§ **Excerpt**
============================================================

The last time I had a block of time with nothing—literally nothing—to do, I was. . . . Hmmm. I guess I need to think about that. Certainly not in the last five years when I worked in a job that was actually three jobs, not one, and I was so overly stressed that my resting heart rate increased. And not the three years prior to that when I desperately looked for a job after losing mine at the beginning of The Great Recession. And I was plenty busy the previous ten years as I survived the ugly end of my marriage, switched jobs four times, single-parented four adolescent girls, authored three books, moved to a new house, and fell in love and married for a second time. Prior to that I was in an abusive marriage for twenty years but was totally clueless and spent every day trying to fix everything. Before that I was a college student and held part-time jobs. I worked all through high school too. And struggled through my own adolescence while each of my parents was diagnosed with cancer and died.
Now that I’ve thought about it, I realize the last time I had a block of time with nothing to do it was 1972 and I was eleven years old, sitting on the couch, staring outside on a rainy summer day. I remember my mom suggesting several things I could do and none of them appealed to me. She didn’t appreciate my attitude, so I didn’t stay idle for long.
I recently switched jobs and I find myself with nothing to do for long stretches of time during my workdays; sometimes the entire workday. It is a very odd sensation to have nothing to do. Everyone knows and accepts that I have no work. We all understand that this is a new position and it’s going to take some time to get my tasks placed in the workflows and for word of my availability (and skills) to spread.
Even though it is widely accepted that I have no work, I’m not allowed to read a book or surf the Internet or learn to knit. I sit. At a desk. Quietly. For eight hours.
I speed-walk at lunch to burn up energy. Other than that, I’m pretty much left alone with my thoughts and nothing to do. Most days I embrace the boredom and see it as a long-term healing. Seriously! If you hadn’t been bored in 44 years, wouldn’t you welcome a little downtime??

============================================================

§ **Problems and tasks**
**1)** Do these statements agree with the essay about having nothing to do? (a) The writer was eleven years old in 1972. (b) At the new job, the writer may read a book during the idle hours. (c) The writer speed-walks at lunch. Answer yes or no for each, quoting the deciding words of the essay.
**2)** Carry on the essay about having nothing to do from the point where it stops.

Dataset entries:
============================================================

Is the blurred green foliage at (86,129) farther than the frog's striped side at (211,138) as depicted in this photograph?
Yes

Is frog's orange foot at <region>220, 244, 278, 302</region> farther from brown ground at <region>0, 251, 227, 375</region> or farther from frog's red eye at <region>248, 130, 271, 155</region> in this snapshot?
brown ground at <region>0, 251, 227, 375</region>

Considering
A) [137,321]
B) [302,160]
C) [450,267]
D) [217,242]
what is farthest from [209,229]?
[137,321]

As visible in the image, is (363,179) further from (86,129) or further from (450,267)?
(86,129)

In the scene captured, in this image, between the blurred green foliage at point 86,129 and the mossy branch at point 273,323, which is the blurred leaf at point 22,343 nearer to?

============================================================

§ **Task-by-task answers**
**1)**
(a) Yes: "it was 1972 and I was eleven years old"
(b) No: "I’m not allowed to read a book or surf the Internet or learn to knit."
(c) Yes: "I speed-walk at lunch to burn up energy."

**2)**
Over the holidays I mentioned this unexpected aspect of my new job to several friends and relatives. Each person responded in one of two ways: The person thought I was exaggerating my situation, or the person strongly encouraged me to find a different job fast before I’m let go. Even when I assured the person that it makes sense to be in this predicament right now since my role is like a “start up,” no one was willing to believe that I’ll be okay. And not a single person expressed a desire to be bored.
I have to admit, I kind of like it. Most of my life I’ve fought off traits of perfectionism and overachievement. I’ve been praised throughout my career for creating efficiencies and streamlining processes. I’ve been known to make the most of every moment, multitasking my way through each day. Well, I’m making the most of these moments now. I’m learning to think differently, to exist outside my normal box. My resting heart rate has returned to a healthier level. My blood pressure is back down to its normal spot—which causes the nurse to take it twice because it’s so low and she’s sure she’s made a mistake. For the first time in years I’m sleeping eight hours every single night, one after another! I find myself smiling at strangers. I thank the bus driver when I get on and off the bus. I count my blessings every day, more than once. And I’m not so quick to react to the drama of my four—no, make that our six—daughters.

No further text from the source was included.